#### WORKING DATA

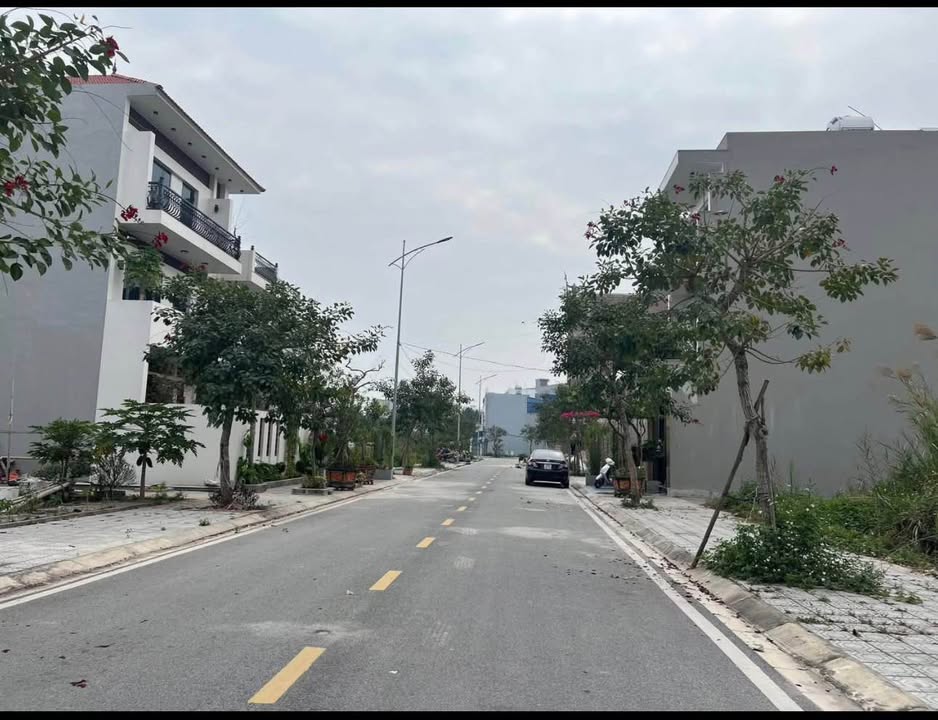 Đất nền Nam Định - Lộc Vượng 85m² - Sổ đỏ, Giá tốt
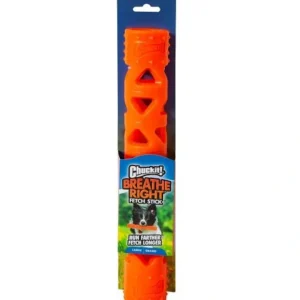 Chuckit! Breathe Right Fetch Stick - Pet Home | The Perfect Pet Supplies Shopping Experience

########
#### WORKING DATA

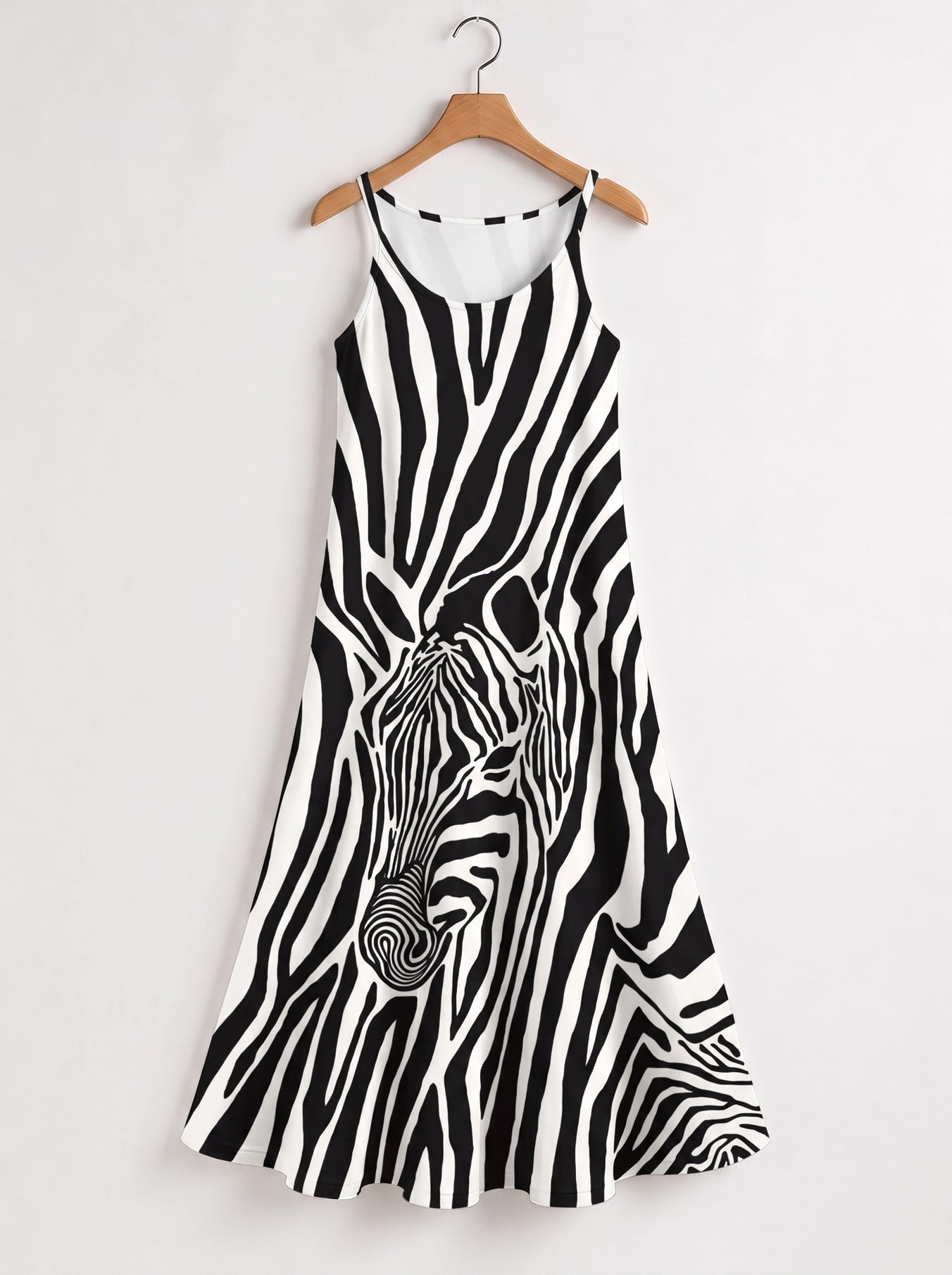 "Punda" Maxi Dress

########

Of the records above, print only the lines from the one containing "Đất nền Nam" through the one containing "Chuckit! Breathe Right", inclusive and unaltered, leaving out pictures.

 Đất nền Nam Định - Lộc Vượng 85m² - Sổ đỏ, Giá tốt
 Chuckit! Breathe Right Fetch Stick - Pet Home | The Perfect Pet Supplies Shopping Experience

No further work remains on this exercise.